Prezydent kraju, który wcześniej był oskarżany, że nie robi wystarczająco wiele w tej sprawie, zarządził wysłanie 44 tysięcy żołnierzy do walki z pożarami oraz kilku samolotów cystern C-130 Hercules do gaszenia płonących lasów z powietrza.
Według oficjalnych danych pożary na obszarze Amazonii są w tym roku większe o 83 procent w porównaniu z takim samym okresem w ub. roku. Dotychczas wykryto prawie 80 tys. ognisk pożarów, które szybko się rozprzestrzeniają.
Pożary tropikalnych lasów deszczowych w Amazonii są normalnym zjawiskiem o tej porze roku.
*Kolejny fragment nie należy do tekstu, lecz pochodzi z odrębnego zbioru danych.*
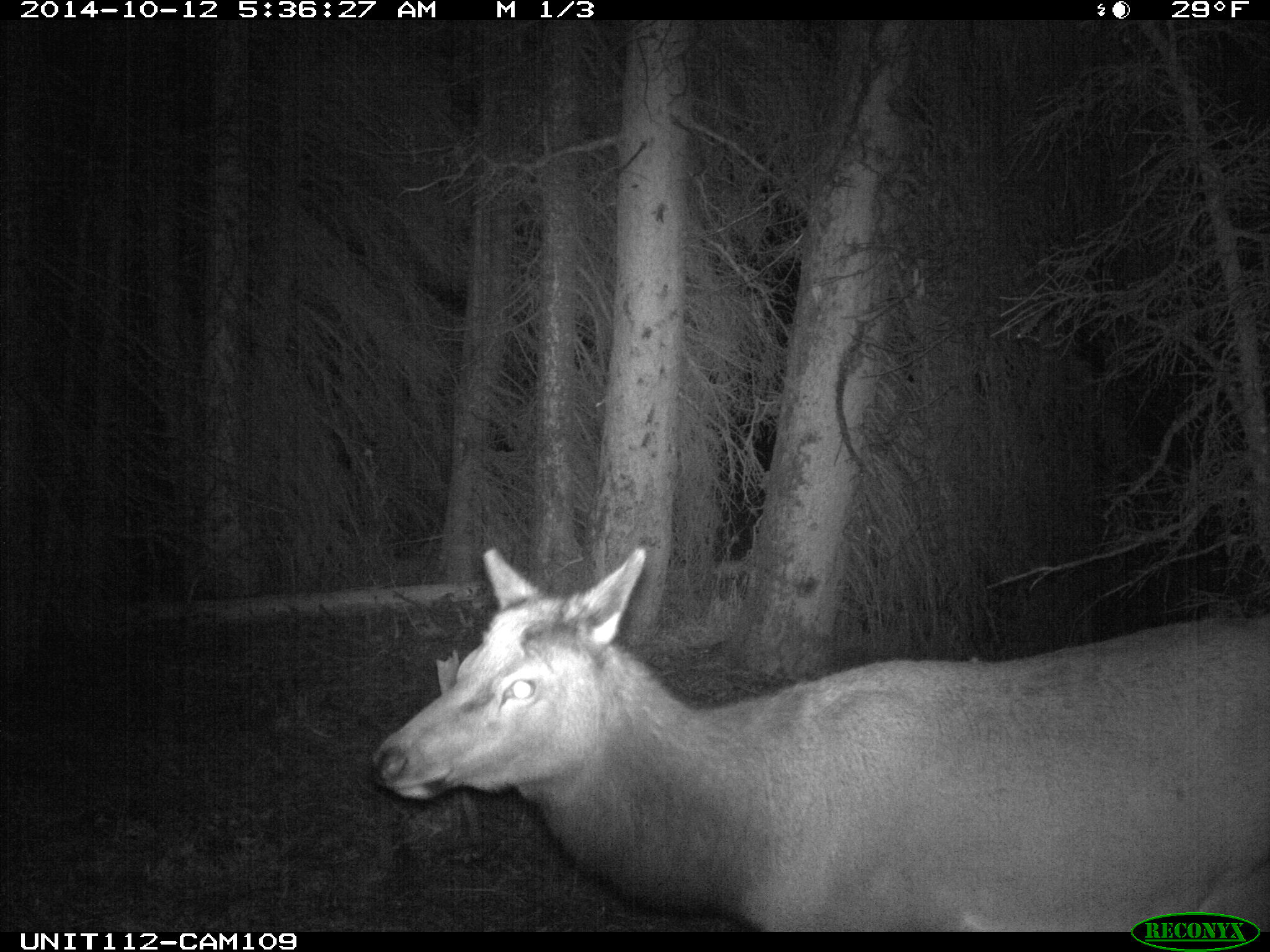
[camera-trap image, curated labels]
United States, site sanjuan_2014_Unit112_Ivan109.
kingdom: Animalia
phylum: Chordata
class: Mammalia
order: Artiodactyla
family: Cervidae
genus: Cervus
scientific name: Cervus elaphus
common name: red deer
Jednak tym razem ekolodzy twierdzą, że znaczna część tych pożarów jest celowo wzniecana przez farmerów, którzy chcą w ten sposób powiększyć pastwiska i pola uprawne.
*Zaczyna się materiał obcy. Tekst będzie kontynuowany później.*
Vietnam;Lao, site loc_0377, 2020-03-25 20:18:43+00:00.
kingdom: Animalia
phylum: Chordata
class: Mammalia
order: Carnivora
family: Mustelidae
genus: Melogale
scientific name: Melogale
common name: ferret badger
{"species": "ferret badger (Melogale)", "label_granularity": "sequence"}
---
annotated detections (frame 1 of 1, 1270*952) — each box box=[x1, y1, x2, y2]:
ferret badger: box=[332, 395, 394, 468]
Pakt regionalny dla Amazonii?
Prezydent Kolumbii Ivan Duque Martinez zapowiedział w niedzielę że we wrześniu zaproponuje na forum Zgromadzenia Ogółnego ONZ pakt regionalny na rzecz zachowania środowiska naturalnego Amazonii aby uniknać w przyszłości takich masowych pożarów jak obecnie.
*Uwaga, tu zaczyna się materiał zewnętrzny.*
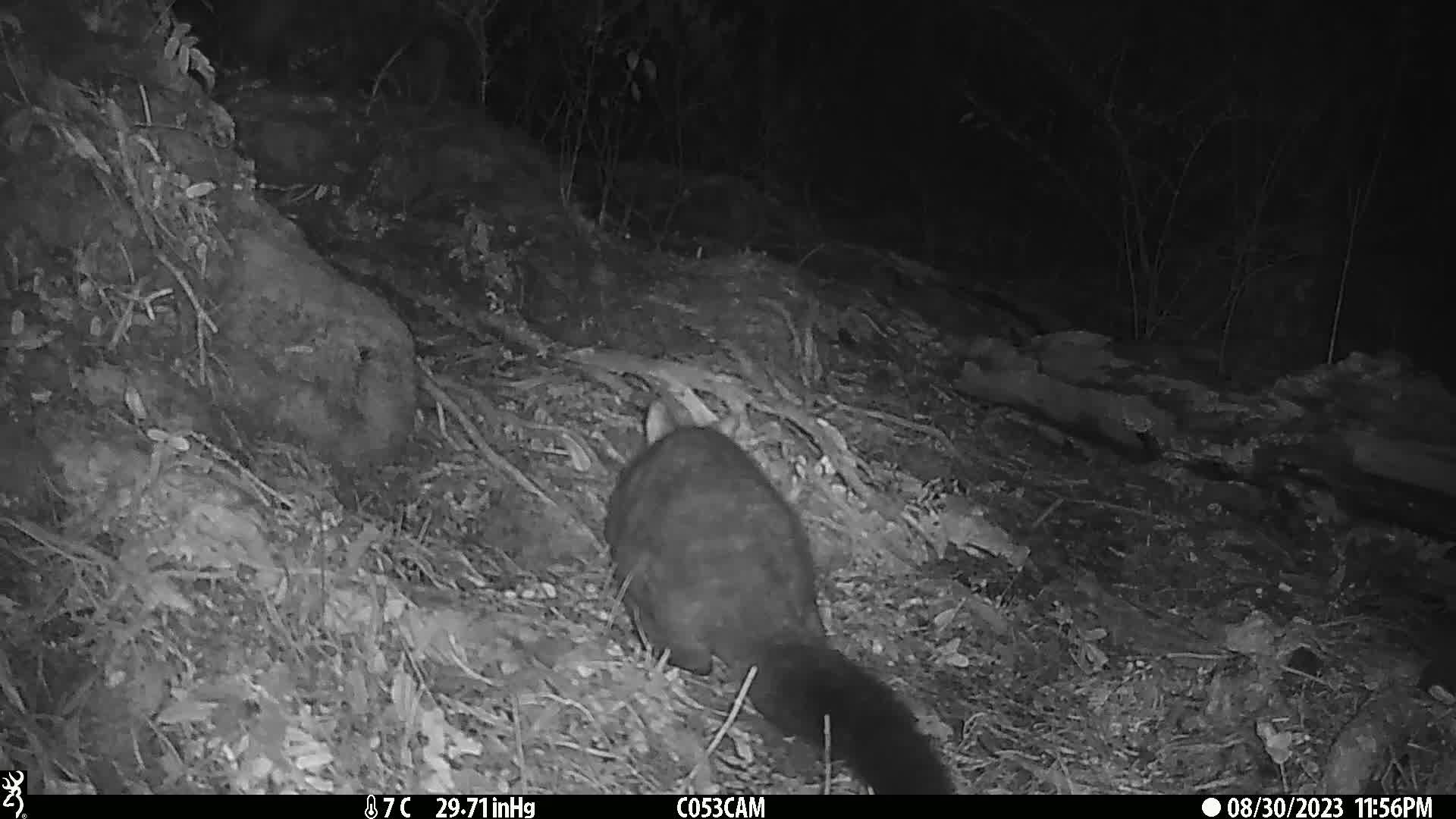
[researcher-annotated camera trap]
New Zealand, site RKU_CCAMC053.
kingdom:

- Chcemy pilotować pakt na rzecz zachowania środowiska naturalnego Amazonii między krajami, które dzielą między siebie terytorium tego obszaru - powiedział Duque w indiańskiej wiosce Isla Ronda, na południu kraju, w departamencie Amazonas.
Dodał, że chociaż Kolumbia nie ma obecnie takiego problemu z pożarami jak Brazylia, to jednak musi się przygotować na taką ewentualność. - Obecne pożary to dzwonek alarmowy - podkreślił Duque.
Kolumbia jest jednym z krajów, na których terytoriach leży Amazonia - pozostałe to Peru, Brazylia (mająca największą część Amazonii) oraz Boliwia, Wenezuela, Gujana, Gujana Francuska, Surinam i Ekwador.
W najbliższy wtorek Duque zamierza omówić jego inicjatywę ze swoim peruwiańskim odpowiednikiem Martinem Vizcarrą Cornejo.
W ub. sobotę prezydent Kolumbii zaapelował do społeczności międzynarodowej aby zrozumiała, że "poza dyskusjami potrzebne są środki oraz wsparcie naukowców aby zachować nasze amazońskie płuca".
Duque rozmawiał już telefonicznie z prezydentem Brazylii Jairem Bolsonaro. Po tej rozmowie oświadczył, że środki należy przeznaczyć również na zwalczanie międzynarodowego przemytu okazów flory i fauny Amazonii.